Por Renata Moreira Lima

 

São quase 40 anos de carreira, mas Stella Freitas garante que já atuava desde criança! Ela se divide entre o teatro, cinema e televisão. Atualmente faz a Virgínia, da novela Ribeirão do Tempo, da Rede Record e não para de trabalhar! É a terceira novela que emenda depois que saiu da Rede Globo. Dedicada e apaixonada pelo trabalho, Stella lembra com carinho das personagens que interpretou. Para o próximo ano, ela aguarda o lançamento do filme Corda Bamba, o final da novela, férias e um convite para estrear uma “peça maravilhosa”! Confira um pouco mais sobre Stella Freitas na entrevista ao Jornal Copacabana.

 

Renata Moreira Lima: Você completou 30 anos de carreira em 2002, mas nas pesquisas para a nossa entrevista, não encontrei seus trabalhos anteriores a 1977, quando participou do Sítio do Pica-Pau Amarelo.

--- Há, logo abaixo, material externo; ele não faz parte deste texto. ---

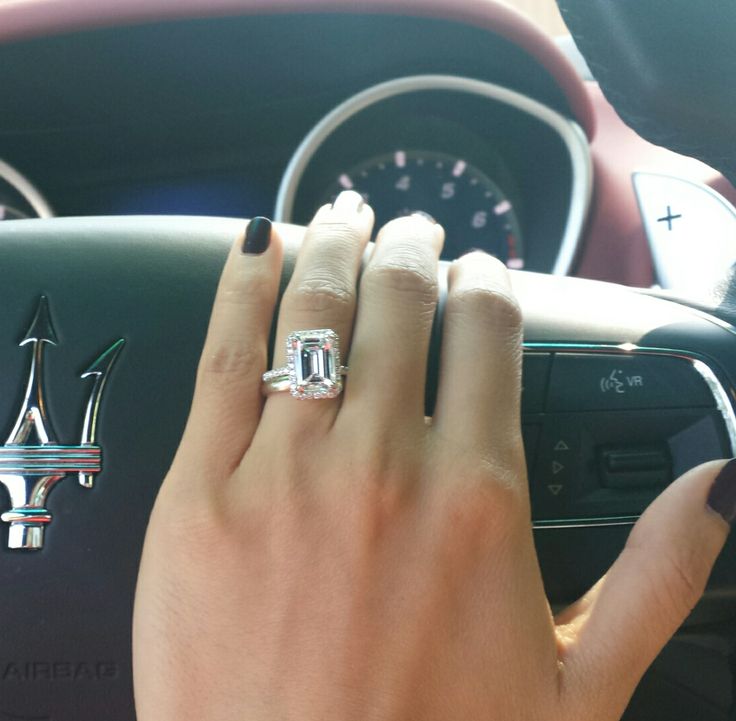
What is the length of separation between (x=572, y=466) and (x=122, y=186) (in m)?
1.30

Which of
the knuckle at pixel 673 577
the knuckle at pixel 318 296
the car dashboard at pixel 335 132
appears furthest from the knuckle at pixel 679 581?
the car dashboard at pixel 335 132

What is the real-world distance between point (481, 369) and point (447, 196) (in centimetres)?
119

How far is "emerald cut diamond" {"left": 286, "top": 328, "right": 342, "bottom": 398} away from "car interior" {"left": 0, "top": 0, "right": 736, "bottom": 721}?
0.36ft

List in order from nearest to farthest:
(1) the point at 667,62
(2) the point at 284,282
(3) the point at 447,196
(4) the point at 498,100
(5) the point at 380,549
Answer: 1. (1) the point at 667,62
2. (5) the point at 380,549
3. (2) the point at 284,282
4. (4) the point at 498,100
5. (3) the point at 447,196

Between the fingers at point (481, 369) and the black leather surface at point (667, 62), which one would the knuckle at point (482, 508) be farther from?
the black leather surface at point (667, 62)

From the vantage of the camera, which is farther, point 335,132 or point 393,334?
point 335,132

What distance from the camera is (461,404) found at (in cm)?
65

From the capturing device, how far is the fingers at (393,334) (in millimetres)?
647

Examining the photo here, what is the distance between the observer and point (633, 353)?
792 mm

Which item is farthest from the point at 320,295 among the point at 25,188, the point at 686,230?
the point at 25,188

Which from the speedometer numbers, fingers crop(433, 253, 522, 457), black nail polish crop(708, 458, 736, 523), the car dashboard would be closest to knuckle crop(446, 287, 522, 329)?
fingers crop(433, 253, 522, 457)

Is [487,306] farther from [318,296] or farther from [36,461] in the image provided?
[36,461]

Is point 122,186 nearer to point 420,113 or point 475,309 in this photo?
point 420,113

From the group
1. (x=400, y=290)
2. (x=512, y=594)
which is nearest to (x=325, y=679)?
(x=512, y=594)
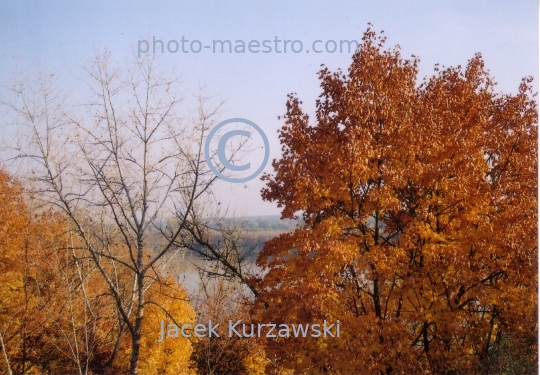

Conte sua história.
Stella Freitas:
Na verdade, faço teatro desde 12 anos. Comecei no colégio, depois fiz curso de teatro e formei um grupo que durou anos. Faço teatro desde que me entendo como gente pensante! (risos).
Em 1972 fiz escola de Arte Dramática de São Paulo e algumas peças como A Morta, de Oswald Andrade. Vim para o Rio em 1976 com Os IKS, do inglês Peter Brook, com direção de Celso Nunes.
Quando terminou a temporada, quis ficar no Rio. Eu tinha feito, em São Paulo, o espetáculo Lição de Anatomia e ia começar a temporada carioca. Resolvi ficar e fazer a temporada no Rio. E foi um sucesso!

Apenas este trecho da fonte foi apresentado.